Example: inbound fee = 1 + 10%, outbound fee = 7 + 3%, outgoing htlc amount = 100

--- 122 ---> (in fee: 12) NODE (out fee: 10) --- 100 --->

In this case, the amount that the inbound fee is based on is 100+10=110. The inbound fee is 1+10%(110)=12.

I've created a Google Sheet that shows the three fee models side-by-side.

The advantage of this latest variation is that:

joostjager commented 2 years ago

Updated PR to reflect newest fee calculation described above.

halseth commented 2 years ago

Regarding charging fees for incoming payments: It seems like this is desirable to enable. If I'm a merchant, I could end up with some incoming channels being used more than others (perhaps because they are towards a well-connected routing node), so it would be nice to incentivise senders to use different channels by giving them a rebate.

joostjager commented 2 years ago

I am not so sure anymore about charging inbound fees for exit hops. Some nodes may not want to do that because it can be perceived as a hidden charge to the payer. If they decide to not set inbound fees, they also can't use the feature to shape forwarding traffic.

It seems most flexible to not charge inbound fees for exit hops. If they then still want it, they can set up a secondary node for payments only or use a virtual channel for example via lnmux.

Thoughts? Wisdom of the crowd: https://twitter.com/joostjgr/status/1582795532115664897

TheBlueMatt commented 2 years ago

Its kinda awkward, but the poll indicates people are split, so I'm not sure there's a "right" answer here - that said, keeping it backwards-compatible (and allowing both positive and negative fees, rather than only negative) seems like a huge win. I'm not sure why it made sense to move away from the "tell your peer to charge more" design - designing a protocol just to make lnd implementation details happy seems like a really strange way to go about it :(.

joostjager commented 2 years ago

The main reason for dropping exit hops fees is that routing nodes that use inbound fees for forwards, can't turn these off if they are a payment destination. And exit hops fees can also be implemented using a virtual/phantom/lnmux channel.

I don't think this is compatible with "tell your peer to charge more", because they'd learn whether they are the second to last node.

joostjager commented 2 years ago

For totally flexibility with regards to the exit hop fees, we can do a follow-up with a new optional channel_update tlv record that defines a base fee and rate specifically for senders to pay to the last hop.

TheBlueMatt commented 2 years ago

I don't buy that that is a sufficient reason to complicate the network more for normal nodes, nor that its worth the restriction that the inbound fees are no longer allowed to be positive. While explicit negative inbound fees are cool, (a) the time required for people to deploy them is annoying, and (b) they are much more limited in use - if you have very, very low (or zero) outbound fees, then you cannot use inbound fees at all (unless you want to pay people to route through you). This is sufficiently limiting that I'm not sure its worth it. If we go the "counterparty adds fee" route we don't have that limitation, and just end up with recipients charging fees. That's a bit awkward, sure, but recipients can already charge fees if they want to, so its not like its a new issue?

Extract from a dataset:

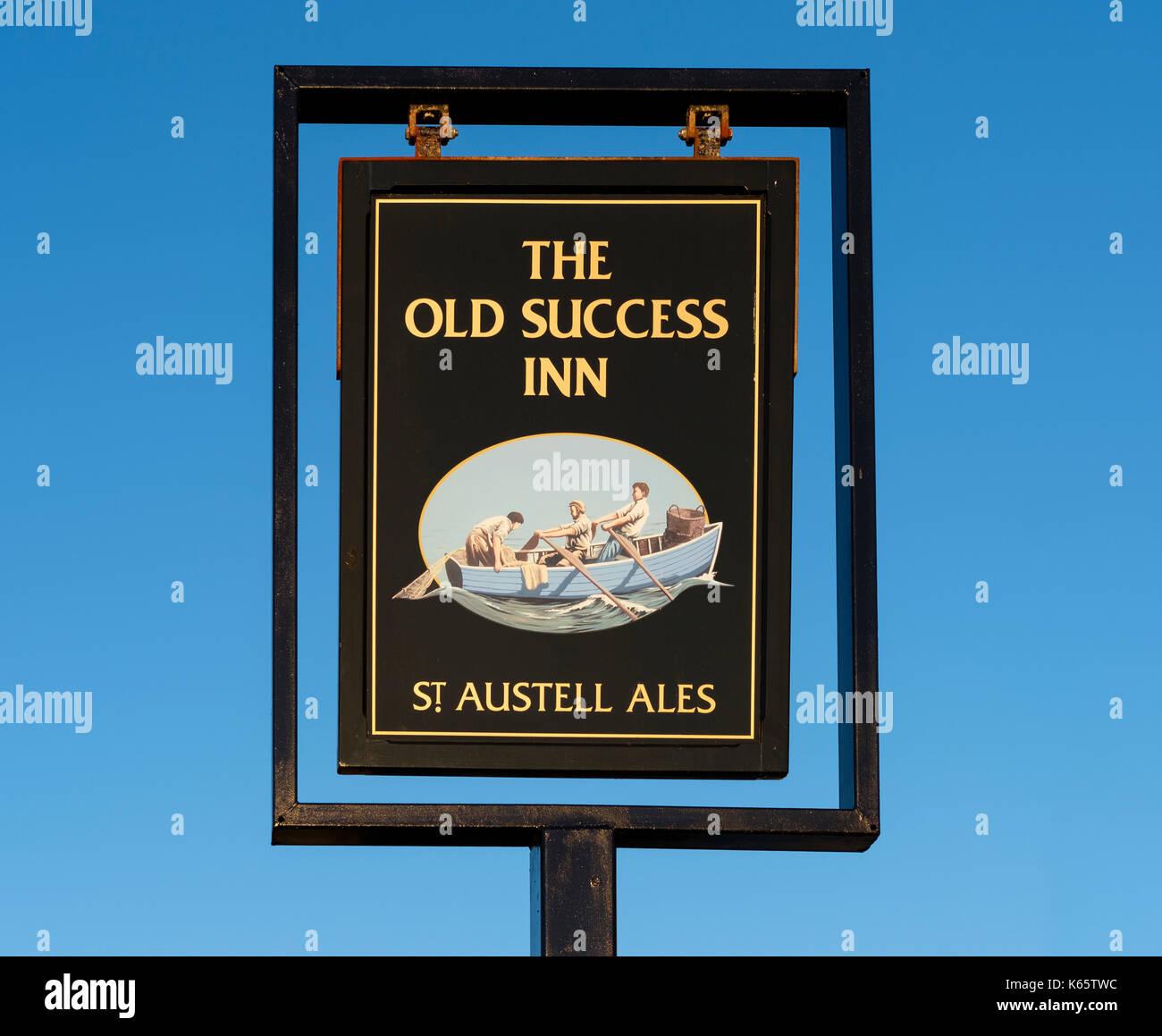 Holiday Inn Express Wall Street: Sign Of An Inn Stock Photos & Sign Of An Inn Stock Images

joostjager commented 2 years ago

the restriction that the inbound fees are no longer allowed to be positive

Did I accidentally add this restriction somewhere? This is not the plan, the inbound fees can be either negative or positive. But in a transitionary period they will probably be negative.

I should definitely rename the blip though.

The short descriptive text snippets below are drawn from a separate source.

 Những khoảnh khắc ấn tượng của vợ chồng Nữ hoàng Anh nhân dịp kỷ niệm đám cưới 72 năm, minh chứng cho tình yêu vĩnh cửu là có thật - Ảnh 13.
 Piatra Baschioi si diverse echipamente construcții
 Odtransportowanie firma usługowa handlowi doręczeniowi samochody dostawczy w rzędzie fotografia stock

If we go the "counterparty adds fee" route we don't have that limitation, and just end up with recipients charging fees. That's a bit awkward, sure, but recipients can already charge fees if they want to, so its not like its a new issue?

They can already do it currently if they want to, but the problem is that they can no longer not charge recipient fees if they don't want to. This is assuming that they do want inbound fees for regular forwards.

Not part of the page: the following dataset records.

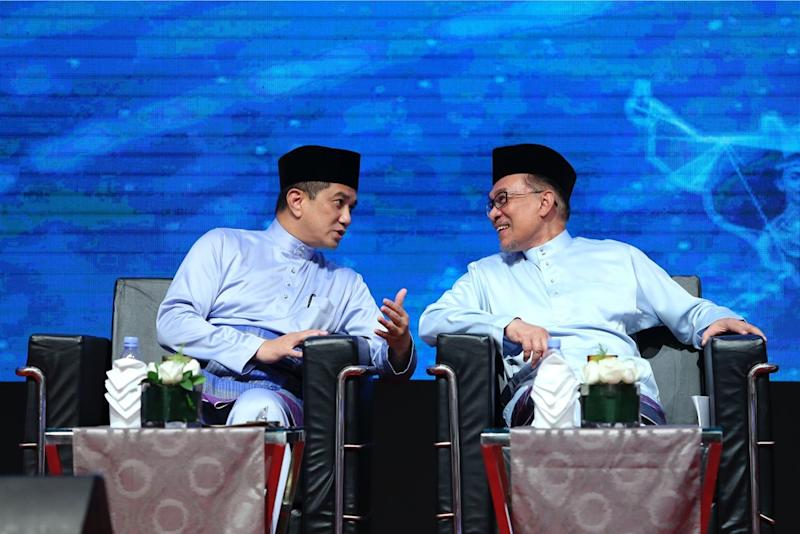 Datuk Seri Azmin Ali (left) chats with Datuk Seri Anwar Ibrahim during KBN2018 at the Kuala Lumpur Convention Centre. — Picture by Yusof Mat Isa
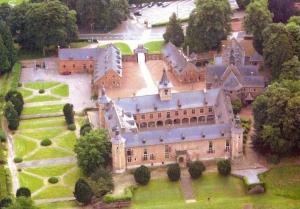1052. Château de Rixensart vue aérienne depuis ballon © Thierry Deraedt.jpg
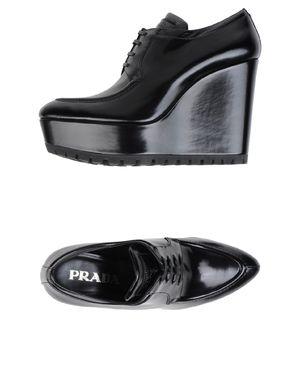 黑色 PRADA 系带鞋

TheBlueMatt commented 2 years ago

Did I accidentally add this restriction somewhere? This is not the plan, the inbound fees can be either negative or positive. But in a transitionary period they will probably be negative.

For compatibility with the existing network, explicit inbound fees must always be negative. Senders should always ignore any positive inbound fees as nodes have to accept non-payment to remain compatible. I'm not sure what any sensible deployment strategy looks like here.

joostjager commented 2 years ago

For compatibility with the existing network, explicit inbound fees must always be negative. Senders should always ignore any positive inbound fees as nodes have to accept non-payment to remain compatible. I'm not sure what any sensible deployment strategy looks like here.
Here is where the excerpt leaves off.